A federal judge granted a temporary restraining order on Friday against the Small Business Administration stemming from a lawsuit alleging the SBA discriminated against Hidalgo County EMS.
Allegations are tied to a complaint that a Payment Protection Program application question involving bankruptcy caused the SBA to deny Hidalgo County EMS federal aid.
Hidalgo County EMS, a privately owned company that operates about 100 ambulances throughout South Texas, applied for a PPP loan earlier this month through Plains Capital Bank in the amount of $2,601,805.92, court documents read.
The documents say that Hidalgo County EMS’ call volume has declined about 30% since the onset of the pandemic crisis, causing a significant decrease in revenue.
“It’s a nationwide situation. People are afraid to go to the doctor, they’re afraid to call an ambulance, they’re afraid to go to the hospital,” said Omar Romero, chief restructuring officer for the Hidalgo County EMS.
Court documents argue that the decrease prompted the organization to apply for the loan.
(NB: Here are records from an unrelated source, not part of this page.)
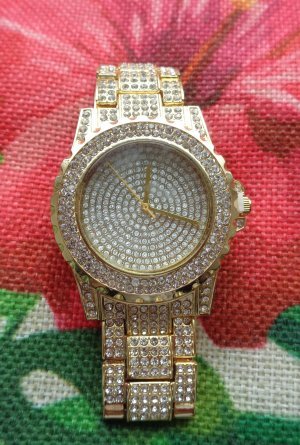 Watch With Metal Strap gold-colored stainless steel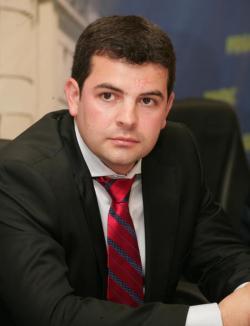 Noul preşedinte al PC este Daniel Constantin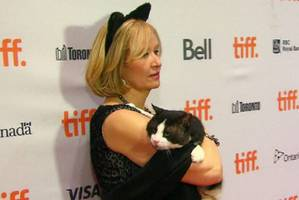 Laureen Harper interrupted by protester at Internet cat video festival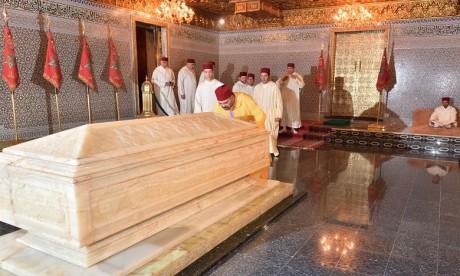 Video : S.M. le Roi, Amir Al Mouminine, se recueille sur la tombe de feu S.M. le Roi Mohammed V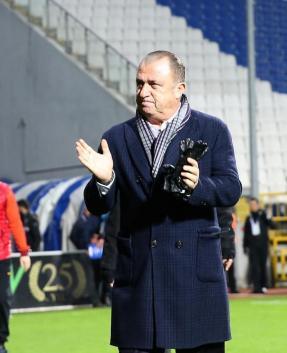 Galatasaray'da sezon sonu 10 yolcu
“Hidalgo EMS needs the PPP loan to shore up its finances and allow it to continue to support the community as a front-line medical services provider during the crisis,” documents read.
The application was denied. On Wednesday, Hidalgo County EMS filed suit against the SBA alleging that a question in the document had prevented them from being approved due to the organization’s pending bankruptcy.
“Is the Business or any owner presently suspended, debarred, proposed for debarment, declared ineligible, voluntarily excluded from participation in this transaction by any Federal department or agency, or presently involved in any bankruptcy,” the question asked.
Hidalgo County EMS answered yes, and subsequently argued that the question conflated bankruptcy as it relates to other elements of the question.
“There is no statutory provision in either the CARES Act or the Small Business Act that prohibits extending a PPP loan to a debtor and debtor in possession under chapter 11 of the Bankruptcy Code,” court documents stated.
On Friday, Chief U.S. Bankruptcy Judge David Jones approved a temporary restraining order against the SBA.
“We’re encouraged by Judge Jones’ ruling on the TRO allowing us to strike out the bankruptcy language from that part of the application so we can resubmit to the SBA,” Romero said.
Romero said that emergency services will continue to operate even if that resubmitted application is denied.
“Even if it doesn’t go through, 9-1-1 service will be the last thing affected. I mean, we’ll furlough administrative personnel, non-emergency personnel, before we ever get to 9-1-1 personnel,” he said. “Even if we can’t get this done, we’re not going to shut our doors and there’s not going to be this giant, gaping hole in 911 service. The last thing we’ll ever get to is cutting emergency services … heck, I’ll cut my pay. We’ll do what we have to do to stay open.”